Analysing the content type within a tiddler or field

Folks,

I am just revisiting a solution I developed in the past to automatically locate $:/config tiddlers and provide a selection option. For many the config tiddler contains a simple value such as yes/no and it is easy to pair these up and provide a selection.

  • However it would be nice to be able to detect if the config tiddler contains only a number, only text or alphanumerics, a date stamp or color value to name a few.
  • In some cases where there are a few values I can configure a config-values-filter in the config tiddler or even provide a more advanced selection tool.

Question

Is there a method by which we could give a string and have a classification of the content returned?

Not only would this help with this solution but also for cleaning data, or testing user input.
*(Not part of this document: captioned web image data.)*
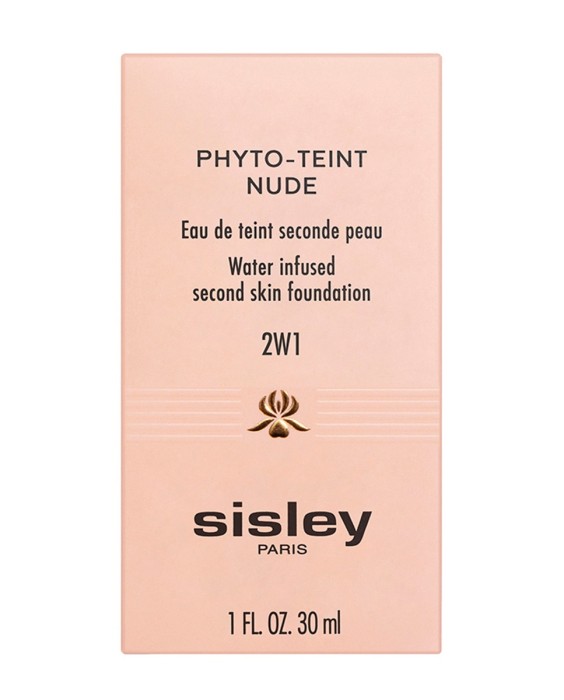 Sisley Phyto-Teint Nude Sisley Тональная основа для лица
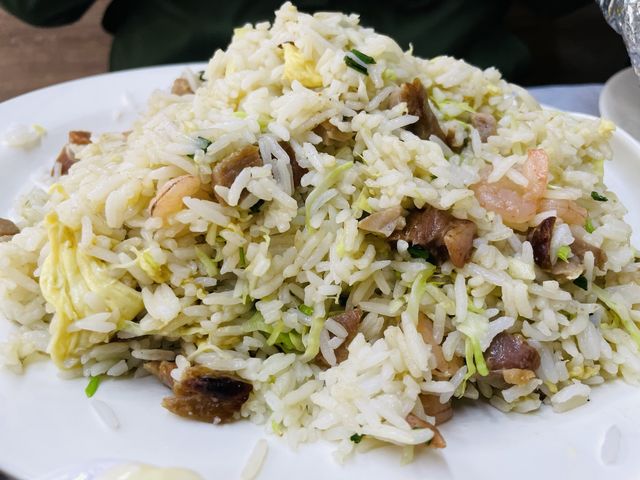 港式風味，港人至愛必試的好食陳根記大排檔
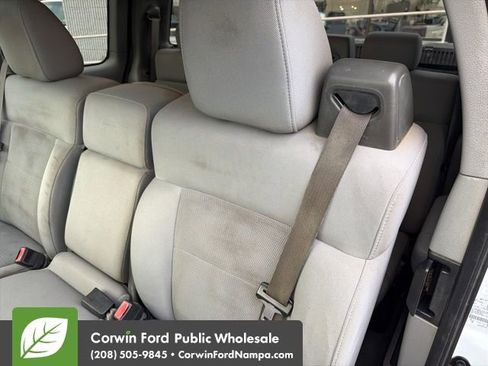 Used 2004 Ford F150 XLT image 24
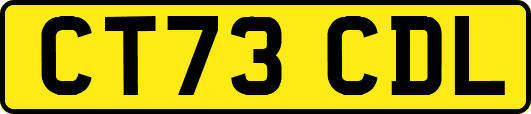 CT73CDL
  • I am aware we can limit the input using the edit-text widget but in this case I want to act on existing string values.
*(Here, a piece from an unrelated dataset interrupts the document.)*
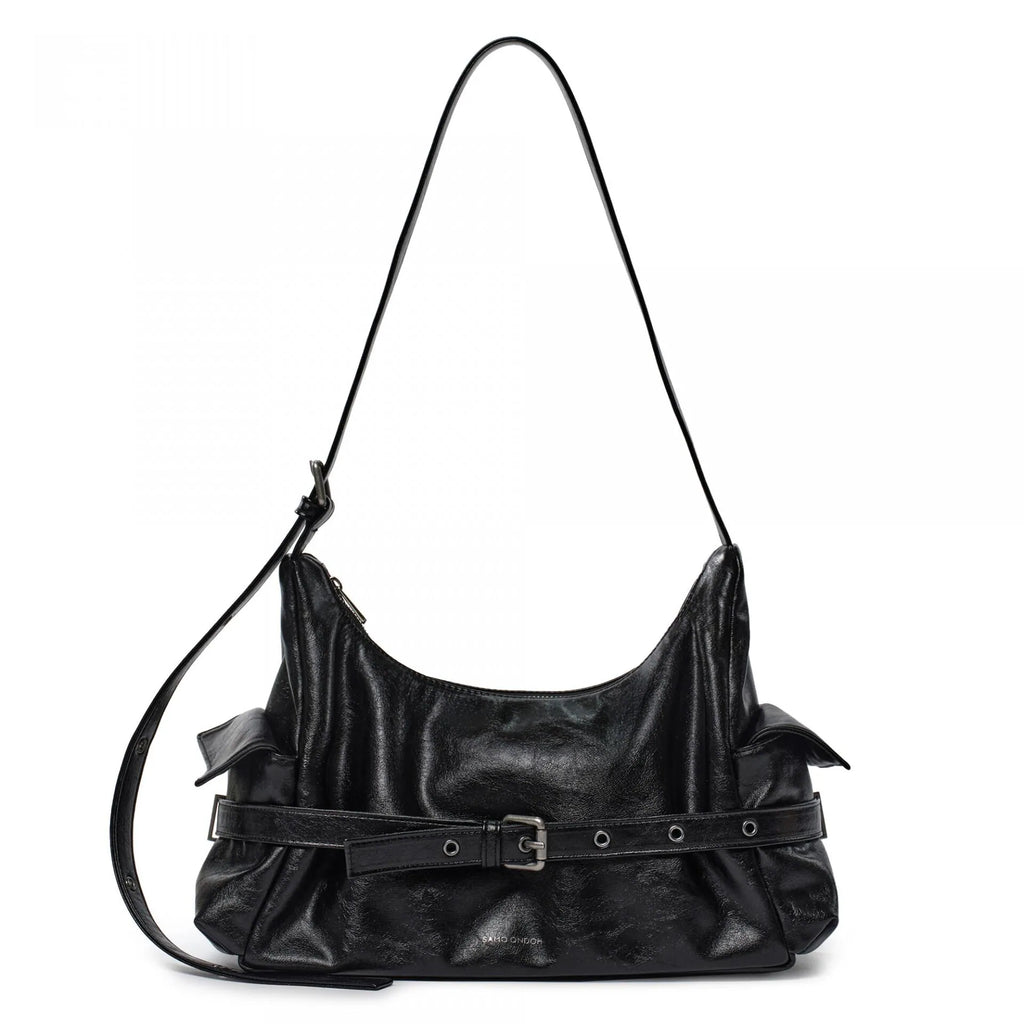 SAMO ONDOH Belt Mondo Bag M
I imagine there are JavaScript functions or regular expressions capable of doing this already but a filter operator that returns one of a number of classifications would be good including those known by tiddlywiki.

  • Along with those below
  • Date stamp - tiddlywiki serial numeric plus correct length
    • unixtime
  • Color value - named or prefixed # etc…
  • perhaps even filter if it contains [ or transclusion if it starts with {{
  • even an existing missing tiddler or title.

The following JS is suggested by ChatGPT

function classifyString() {
    var inputText = document.getElementById('textInput').value;
    var result = document.getElementById('result');

    if (/^[A-Za-z]+$/.test(inputText)) {
        result.textContent = 'The string contains only alphabetical characters.';
    } else if (/^[0-9]+$/.test(inputText)) {
        result.textContent = 'The string contains only numeric characters.';
    } else if (/^[A-Za-z0-9]+$/.test(inputText)) {
        result.textContent = 'The string is alphanumeric.';
    } else {
        result.textContent = 'The string contains characters other than just letters and numbers.';
    }
}

What do you think?

As you can see in the above that this is determined by regular expressions.

  • Revisiting Mohamads resource http://tw-regexp.tiddlyspot.com/ I am building a function to return the various classifications.
  • Ultimately this may be better in a Javascript operator however I can finalise a custom operators first.

[Update]

If anyone is interested this is my work in progress, past this into a tiddler on tiddlywiki.com to see it working.

\define numeric-regexp() ^[0-9]+$
\define tw-timestamp-regexp() ^[0-9]{17}$
\define alphabetic-regexp() ^[a-zA-Z]+$
\define alphanumeric-regexp() ^[-a-zA-Z0-9_]+$
\define color-code-regexp() ^#(?:[a-fA-F0-9]{3}|[a-fA-F0-9]{6})$
\define hex-regexp() ^[a-fA-F0-9]+$
\function classify(string) [<string>regexp<tw-timestamp-regexp>then[tw-timestamp-regexp]] :else[<string>regexp<numeric-regexp>then[numeric]] :else[<string>regexp<alphabetic-regexp>then[alphabetic]]  :else[<string>regexp<alphanumeric-regexp>then[alphanumeric]] :else[<string>regexp<color-code-regexp>then[color]else[special]]
\function string.is(string set) [<set>addsuffix[-regexp]getvariable[]] :map[<string>regexp<currentTiddler>]

;Classify function returns the first format it matches or special
# `<<classify "abc">>` <<classify "abc">>
# `<<classify "1234">>` <<classify "1234">>
# `<<classify "a1b23c">>` <<classify "a1b23c">>
# `<<classify "#">>` <<classify "#">>
# `<<classify "#ffffff">>` <<classify "#ffffff">>
# `<<classify "20240115000000000">>` <<classify "20240115000000000">>
# add test valid tiddlername not `| [ ] { }`

;String.is returns the value if it matches a named type
# `<<string.is "abc" alphabetic>>` <<string.is "abc" alphabetic>>
# `<<string.is "3" numeric>>` '<<string.is "3" numeric>>'
##  `<<string.is "a" numeric>>` '<<string.is "a" numeric>>'
# `{{{ [string.is[#00ff00],[color]] }}}` {{{ [string.is[#00ff00],[color]] }}}
# `<<string.is "test" alphaumeric>>` <<string.is "test" alphaumeric>>

Minor tweak…

\define color-code-regexp() ^#(?:[a-fA-F0-9]{3}|[a-fA-F0-9]{4}|[a-fA-F0-9]{6}|[a-fA-F0-9]{8})$

#0008 or #00000088 is 50% transparent black (opacity:0.5; in css).

Of course, in a perfect world, that would be…

\define color-code-regexp() ^#(?:[a-fA-F0-9]{3|4|6|8})$

I don’t think there’s a flavor out there that supports something like that, sadly.